Madelynn Martiniere
Madelynn Martiniere is a facilitator, designer, and strategist specializing in collective innovation—the conditions and infrastructure that enable ecosystems to cultivate community resilience and tackle wicked problems together.
For almost two decades, she has worked across sectors and scales to build innovation ecosystems that center open access, community ownership, and collective power. Her portfolio spans the globe: co-designing an entrepreneurship hub for refugees in Uganda, leading development for a digital platform for sustainable fisheries in Latin America, facilitating data sovereignty initiatives toward the UN Sustainable Development Goals, and stewarding a global movement of founders and funders building businesses that balance profit and purpose.
A co-founder of Armillaria and former Executive Director of Zebras Unite, she has spent over 15 years bridging local practice with systems-level change—developing the social, organizational, financial, and technical infrastructure that enables communities to produce, govern, and share the technologies shaping our future.
She currently serves on the boards of Communitere International, which builds community resilience infrastructure in crisis and post-crisis contexts, and the Holochain Foundation, advancing peer-to-peer technology for community-owned digital infrastructure.
Sessions
This kickoff session traces what has grown since the inaugural D:Food track in 2024 — in tools, practitioner networks, and research — and orients participants to the core themes shaping this year's D:Food programming. Join us for a generative discussion taking stock of what the ecosystem has cultivated together at the intersection of food and tech sovereignty, and how to get involved in what's next.
This panel dives into the critical questions surrounding the rapid development of agricultural technology. This panel brings together civil society leaders, global network builders, and researchers to critically assess the upstream and downstream risks of AgTech—from agricultural machinery and biotechnology to corporate digital enclosures. Moving beyond abstract critique, each speaker will share concrete frameworks and field methodologies illustrating how communities can evaluate, resist, or actively co-design tools that champion true food sovereignty and regional technical autonomy.
How do we tap into collective intelligence without relying solely on words? This participatory, 60-minute session offers something rare in technology-focused spaces: a liberatory invitation to step out of the head and into the body. Using the "Co-Oracle" methodology, this session treats collective, improvisational movement as a site of revelation. Participants will submit real questions they are holding—from their projects, their communities, or their practice—and the group will respond not with discussion, but with improvised movement to make the implicit explicit and surface unspoken truths and shared patterns.

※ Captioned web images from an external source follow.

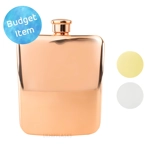 6oz Cushion Shiny Hip Flask - Budget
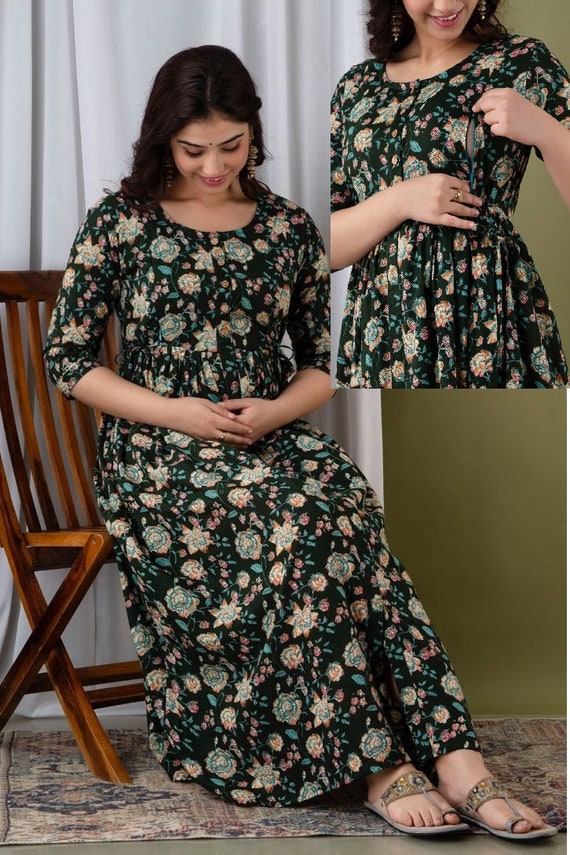 New look outlet green maternity dress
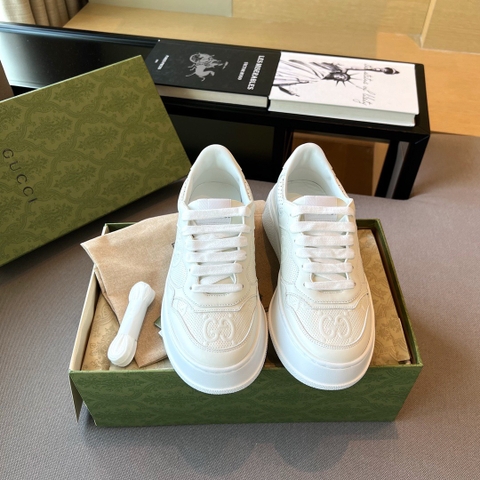 GIÀY GUCCI GG LEATHER  LOGO LOAFER SHOES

In this talk, we will present the LABLAB experience: a participatory prototyping process held in Southeast Brazil that culminated in the LABLAB Camp, bringing together practitioners of agroecology, community technologies, open-source and decentralized approaches to strengthen our practices and networks.
How do small-scale agroecological farmers successfully incorporate and govern their own technologies? This session bridges the vital social dimensions of decentralized tech with real-world, grassroots applications. Drawing from her work in Brazil, Nadia Coelho Pontes will open the session by unpacking the human, cultural, and community elements required to build digital infrastructure that truly serves local needs. The session will then transition into case studies from Luke Smith (Origin Co-op), Tamisha Lee (Jamaica Network of Rural Women Producers), and Abdallah Nyangason (African Bee Consultants), who will share their firsthand experiences building community-led solutions across different global contexts.
Finally, all presenters will converge for a 30-minute interactive discussion, inviting attendees to synthesize the learnings and reflect on their own contexts and regions.
In the face of increasing climate disasters, social unrest, and the collapse of long-held economic systems, people around the globe have been building innovative solutions that empower, engage, and protect their communities - providing alternatives that are both locally relevant and globally applicable.
This panel convenes practitioners working across countries and contexts doing the work to share what community designed, owned, and governed infrastructure requires to effectively mitigate the growing effects of climate, social, and economic rupture, and approaches to scale.
The workshops. The provocative talks. The deep technical problems. What questions and conversations have risen up for you?
Bring them to the Linden Theater for two afternoons of Unconference!
We'll gather back in the Linden Theater for the Unconference Closing Gathering to share experiences, learnings, and invitations for what's next. Everyone will have had a unique experience of different sessions, so we gather to share and learn from others.